The section develops further themes: the importance of having a great hero (jù xióng 巨雄) in the state and co-opting him as an ally; the metaphor of using a tree’s shade without breaking its branches (lì mù yīn zhě, bù zhé qí zhī 利木陰者,不折其枝); using a marsh without blocking its streams; the value of managing those below like the legs of a centipede — numerous but not harmful to one another; managing superiors like teeth and tongue — in constant proximity without conflict. “山亡嶞則阤,城無蓑則阤” (“A mountain without ridges will collapse; a city without [defensive works] will fall”). Military power, gold and jade, numerical strength — none compares to good planning (móu 謀).

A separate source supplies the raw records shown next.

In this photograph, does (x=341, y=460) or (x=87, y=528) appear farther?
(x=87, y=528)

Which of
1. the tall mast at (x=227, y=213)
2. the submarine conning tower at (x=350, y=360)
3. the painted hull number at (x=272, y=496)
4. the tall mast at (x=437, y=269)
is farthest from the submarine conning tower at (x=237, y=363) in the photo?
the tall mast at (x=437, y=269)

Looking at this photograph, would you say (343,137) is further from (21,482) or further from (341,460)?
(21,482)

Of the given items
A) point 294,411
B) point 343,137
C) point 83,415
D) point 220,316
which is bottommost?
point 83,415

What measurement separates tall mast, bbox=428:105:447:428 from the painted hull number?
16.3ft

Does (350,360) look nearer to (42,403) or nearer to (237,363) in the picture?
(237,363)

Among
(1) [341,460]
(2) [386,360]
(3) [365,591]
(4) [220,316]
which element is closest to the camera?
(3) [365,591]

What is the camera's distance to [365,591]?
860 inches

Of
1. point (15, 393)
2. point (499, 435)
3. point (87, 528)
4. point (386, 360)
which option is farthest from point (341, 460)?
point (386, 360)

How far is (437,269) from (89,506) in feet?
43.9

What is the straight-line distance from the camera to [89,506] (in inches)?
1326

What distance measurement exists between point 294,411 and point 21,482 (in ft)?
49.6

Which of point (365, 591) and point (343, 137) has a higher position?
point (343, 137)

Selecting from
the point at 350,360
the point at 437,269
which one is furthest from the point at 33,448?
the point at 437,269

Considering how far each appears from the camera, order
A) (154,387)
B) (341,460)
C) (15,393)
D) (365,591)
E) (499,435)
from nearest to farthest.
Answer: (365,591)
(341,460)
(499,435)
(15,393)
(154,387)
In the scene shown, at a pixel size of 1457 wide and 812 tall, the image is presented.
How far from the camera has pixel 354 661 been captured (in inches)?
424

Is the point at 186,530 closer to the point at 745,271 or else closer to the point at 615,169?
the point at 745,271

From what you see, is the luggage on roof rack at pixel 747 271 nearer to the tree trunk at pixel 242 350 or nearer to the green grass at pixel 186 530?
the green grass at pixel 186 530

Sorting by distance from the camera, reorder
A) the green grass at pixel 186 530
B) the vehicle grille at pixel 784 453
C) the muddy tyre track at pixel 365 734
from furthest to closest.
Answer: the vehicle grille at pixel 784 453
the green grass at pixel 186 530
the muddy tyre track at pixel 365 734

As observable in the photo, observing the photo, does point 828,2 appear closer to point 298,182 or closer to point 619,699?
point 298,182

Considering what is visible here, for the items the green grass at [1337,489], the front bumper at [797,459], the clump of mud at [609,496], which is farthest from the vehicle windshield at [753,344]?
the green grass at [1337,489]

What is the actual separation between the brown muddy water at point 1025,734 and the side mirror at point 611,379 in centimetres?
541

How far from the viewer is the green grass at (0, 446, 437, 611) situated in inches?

Significance. The Yǔ Cóng 3 is distinctive in containing aphorisms of a more pragmatic, even proto-Legalist or diplomatic flavor alongside Confucian observations. The rhetoric aphorisms in Section 1 suggest a persuasion-oriented context consistent with the world of Warring States diplomats and persuaders (shuì kè 說客). The famous “steal a hide / steal a state” saying anticipates the Zhuāngzǐ (Chapter 10, “Qù Qiè” 胠篋): “竊鉤者誅,竊國者為諸侯” — suggesting that the Zhuāngzǐ version may depend on or parallel the same maxim tradition attested at Guōdiàn.

Dating. Manuscript copied ca. 300 BCE; composition probably late fourth century BCE. Bracket notBefore: −400, notAfter: −300.

Translations and research

  • 荊門市博物館, 《郭店楚墓竹書》, 文物出版社, 1998 — editio princeps.
  • Cook, Scott. The Bamboo Texts of Guodian: A Study and Complete Translation. 2 vols. Cornell East Asia Series, 2012.
  • Holloway, Kenneth. Guodian: The Newly Discovered Seeds of Chinese Religious and Political Philosophy. Oxford University Press, 2009.
  • Shaughnessy, Edward L. Rewriting Early Chinese Texts. SUNY Press, 2006.

Other points of interest

The “steal a hide / steal a state” aphorism (“竊䮦者誅,竊邦者為諸侯”) in Yǔ Cóng 3 is one of the most frequently cited passages from the Guōdiàn corpus in both specialist scholarship and popular writing. Its Guōdiàn attestation confirms that this proverbial saying was current in Chu intellectual circles by ca. 300 BCE. The later version in Zhuāngzǐ ch. 10 (“竊鉤者誅,竊國者為諸侯”) may be a variant of the same maxim, supporting the view that some passages in the received Zhuāngzǐ draw on pre-existing aphoristic material rather than being original compositions of Zhuāngzǐ himself. The aphorism about “the gates of the lords — where the righteous man takes up his position” (諸侯之門,義士之所存) adds an ironic moral comment absent in the Zhuāngzǐ parallel: the righteous man is forced to seek employment among those who have stolen states.